=== TASK BRIEF ===
Go through the data below line by line and report how many lines contain "bush", giving only that figure.
☆ ☆ ☆ ☆
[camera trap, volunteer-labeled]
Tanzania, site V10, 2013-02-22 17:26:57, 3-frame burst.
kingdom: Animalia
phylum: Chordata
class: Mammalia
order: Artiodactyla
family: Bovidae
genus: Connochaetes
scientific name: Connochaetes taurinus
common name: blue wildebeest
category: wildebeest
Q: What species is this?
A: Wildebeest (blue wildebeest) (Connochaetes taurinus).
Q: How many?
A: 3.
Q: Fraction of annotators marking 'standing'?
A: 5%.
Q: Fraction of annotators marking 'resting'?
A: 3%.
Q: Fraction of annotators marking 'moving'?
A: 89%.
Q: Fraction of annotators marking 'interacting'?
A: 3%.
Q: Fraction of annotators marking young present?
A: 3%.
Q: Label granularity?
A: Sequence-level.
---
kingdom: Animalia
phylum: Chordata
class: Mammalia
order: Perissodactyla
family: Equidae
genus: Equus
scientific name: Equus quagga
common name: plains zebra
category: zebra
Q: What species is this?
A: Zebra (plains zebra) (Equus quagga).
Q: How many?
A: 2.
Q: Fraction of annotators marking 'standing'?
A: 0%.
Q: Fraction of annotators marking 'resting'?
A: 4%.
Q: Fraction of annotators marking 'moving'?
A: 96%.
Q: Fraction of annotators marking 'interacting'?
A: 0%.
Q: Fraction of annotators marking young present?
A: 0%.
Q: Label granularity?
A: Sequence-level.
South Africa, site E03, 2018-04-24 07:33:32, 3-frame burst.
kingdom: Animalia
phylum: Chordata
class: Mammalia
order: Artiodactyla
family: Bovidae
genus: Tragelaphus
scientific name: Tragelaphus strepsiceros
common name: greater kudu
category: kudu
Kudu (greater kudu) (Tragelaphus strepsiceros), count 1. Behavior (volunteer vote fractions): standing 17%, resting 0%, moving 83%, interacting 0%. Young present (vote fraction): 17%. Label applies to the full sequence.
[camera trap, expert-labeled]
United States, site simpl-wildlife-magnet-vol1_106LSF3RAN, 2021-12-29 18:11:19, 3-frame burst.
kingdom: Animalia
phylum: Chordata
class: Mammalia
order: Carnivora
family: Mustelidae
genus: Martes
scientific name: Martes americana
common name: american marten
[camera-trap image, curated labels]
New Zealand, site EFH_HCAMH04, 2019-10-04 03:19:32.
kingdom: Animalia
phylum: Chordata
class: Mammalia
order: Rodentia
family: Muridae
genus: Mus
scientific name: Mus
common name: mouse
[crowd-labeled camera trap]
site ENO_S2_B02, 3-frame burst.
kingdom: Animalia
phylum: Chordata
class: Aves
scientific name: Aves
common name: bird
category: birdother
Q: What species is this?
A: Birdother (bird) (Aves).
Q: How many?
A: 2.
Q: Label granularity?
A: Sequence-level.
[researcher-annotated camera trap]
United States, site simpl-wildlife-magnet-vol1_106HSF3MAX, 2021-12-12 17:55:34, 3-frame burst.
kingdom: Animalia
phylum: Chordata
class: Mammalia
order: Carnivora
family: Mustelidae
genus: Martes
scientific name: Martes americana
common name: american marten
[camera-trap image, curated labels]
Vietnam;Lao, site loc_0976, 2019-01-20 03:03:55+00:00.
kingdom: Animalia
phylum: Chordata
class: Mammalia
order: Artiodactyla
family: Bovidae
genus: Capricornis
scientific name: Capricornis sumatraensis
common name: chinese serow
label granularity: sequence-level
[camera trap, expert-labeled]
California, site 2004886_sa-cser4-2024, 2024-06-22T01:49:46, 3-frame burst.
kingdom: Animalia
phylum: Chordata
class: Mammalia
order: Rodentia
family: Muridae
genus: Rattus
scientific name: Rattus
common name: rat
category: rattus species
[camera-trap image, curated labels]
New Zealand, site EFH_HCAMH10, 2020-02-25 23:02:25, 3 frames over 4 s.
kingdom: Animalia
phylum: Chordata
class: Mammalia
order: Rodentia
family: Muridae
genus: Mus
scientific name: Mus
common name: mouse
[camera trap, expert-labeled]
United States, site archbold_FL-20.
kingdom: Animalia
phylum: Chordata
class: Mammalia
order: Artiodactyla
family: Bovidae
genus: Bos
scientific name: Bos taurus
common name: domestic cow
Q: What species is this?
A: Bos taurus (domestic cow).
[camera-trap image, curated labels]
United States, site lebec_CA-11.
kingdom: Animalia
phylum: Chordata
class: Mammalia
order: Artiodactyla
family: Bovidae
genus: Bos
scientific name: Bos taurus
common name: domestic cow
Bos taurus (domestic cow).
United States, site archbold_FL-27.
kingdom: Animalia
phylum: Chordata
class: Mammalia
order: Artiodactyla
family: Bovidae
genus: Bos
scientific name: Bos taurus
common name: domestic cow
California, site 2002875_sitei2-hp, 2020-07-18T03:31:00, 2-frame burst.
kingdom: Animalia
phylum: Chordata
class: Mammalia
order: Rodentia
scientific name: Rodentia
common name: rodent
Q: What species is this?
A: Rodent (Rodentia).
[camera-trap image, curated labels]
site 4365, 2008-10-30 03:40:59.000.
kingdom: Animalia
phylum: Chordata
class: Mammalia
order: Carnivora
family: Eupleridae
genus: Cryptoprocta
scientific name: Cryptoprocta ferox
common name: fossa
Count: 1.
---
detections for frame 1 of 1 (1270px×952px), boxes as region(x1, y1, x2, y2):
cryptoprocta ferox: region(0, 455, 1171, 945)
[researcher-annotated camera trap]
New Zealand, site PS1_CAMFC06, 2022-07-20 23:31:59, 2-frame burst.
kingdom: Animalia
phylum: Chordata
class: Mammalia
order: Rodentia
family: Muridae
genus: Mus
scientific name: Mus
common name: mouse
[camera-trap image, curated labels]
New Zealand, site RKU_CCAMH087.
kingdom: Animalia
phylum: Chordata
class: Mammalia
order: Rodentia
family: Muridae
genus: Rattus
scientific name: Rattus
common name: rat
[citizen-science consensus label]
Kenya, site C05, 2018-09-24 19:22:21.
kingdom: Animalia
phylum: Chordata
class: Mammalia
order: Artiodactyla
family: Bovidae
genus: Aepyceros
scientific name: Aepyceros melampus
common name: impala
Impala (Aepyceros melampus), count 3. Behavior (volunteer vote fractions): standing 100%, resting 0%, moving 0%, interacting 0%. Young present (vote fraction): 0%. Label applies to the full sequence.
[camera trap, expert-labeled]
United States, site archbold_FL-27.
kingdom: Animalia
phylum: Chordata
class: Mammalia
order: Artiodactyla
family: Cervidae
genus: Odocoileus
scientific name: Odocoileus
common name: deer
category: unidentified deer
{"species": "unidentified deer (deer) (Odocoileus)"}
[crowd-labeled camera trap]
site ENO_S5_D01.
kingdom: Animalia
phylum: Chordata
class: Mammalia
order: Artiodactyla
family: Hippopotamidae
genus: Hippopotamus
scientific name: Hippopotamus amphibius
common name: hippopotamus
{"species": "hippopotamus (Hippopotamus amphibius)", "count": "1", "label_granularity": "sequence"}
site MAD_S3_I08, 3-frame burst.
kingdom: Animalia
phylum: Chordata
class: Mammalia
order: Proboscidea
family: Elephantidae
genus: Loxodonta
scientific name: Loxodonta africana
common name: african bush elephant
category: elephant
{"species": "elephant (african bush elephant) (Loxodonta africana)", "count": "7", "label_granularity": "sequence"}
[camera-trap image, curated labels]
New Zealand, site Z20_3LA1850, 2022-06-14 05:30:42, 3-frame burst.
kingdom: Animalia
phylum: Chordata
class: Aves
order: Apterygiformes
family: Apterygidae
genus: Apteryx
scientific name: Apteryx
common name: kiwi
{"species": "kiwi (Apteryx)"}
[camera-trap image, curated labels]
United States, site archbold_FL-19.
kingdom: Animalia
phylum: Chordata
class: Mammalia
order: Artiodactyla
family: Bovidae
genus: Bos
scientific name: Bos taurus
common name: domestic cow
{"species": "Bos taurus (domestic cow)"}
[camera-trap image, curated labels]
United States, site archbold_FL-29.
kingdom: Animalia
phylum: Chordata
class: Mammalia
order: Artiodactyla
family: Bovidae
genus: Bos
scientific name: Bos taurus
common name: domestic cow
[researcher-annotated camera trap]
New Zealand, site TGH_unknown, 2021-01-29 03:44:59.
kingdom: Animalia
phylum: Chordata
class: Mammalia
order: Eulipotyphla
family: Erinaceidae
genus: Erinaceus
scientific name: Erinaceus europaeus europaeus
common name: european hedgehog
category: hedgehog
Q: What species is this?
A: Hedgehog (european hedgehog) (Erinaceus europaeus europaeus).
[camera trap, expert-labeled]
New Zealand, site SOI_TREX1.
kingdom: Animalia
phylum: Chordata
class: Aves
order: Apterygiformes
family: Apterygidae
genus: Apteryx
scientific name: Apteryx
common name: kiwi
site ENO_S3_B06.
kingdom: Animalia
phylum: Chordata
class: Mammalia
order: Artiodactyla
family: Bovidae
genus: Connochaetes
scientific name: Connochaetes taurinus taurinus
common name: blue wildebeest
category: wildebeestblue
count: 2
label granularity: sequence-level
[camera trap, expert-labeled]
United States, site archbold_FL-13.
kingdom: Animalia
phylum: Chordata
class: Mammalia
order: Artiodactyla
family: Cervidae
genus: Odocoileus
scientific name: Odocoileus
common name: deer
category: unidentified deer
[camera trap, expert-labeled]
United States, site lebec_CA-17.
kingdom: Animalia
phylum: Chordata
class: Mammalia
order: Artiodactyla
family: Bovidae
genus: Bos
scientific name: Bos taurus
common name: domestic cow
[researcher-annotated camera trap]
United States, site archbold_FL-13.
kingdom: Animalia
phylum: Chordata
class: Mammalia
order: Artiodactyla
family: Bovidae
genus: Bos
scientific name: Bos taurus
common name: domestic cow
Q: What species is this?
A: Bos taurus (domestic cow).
☆ ☆ ☆ ☆
=== REPLY ===
2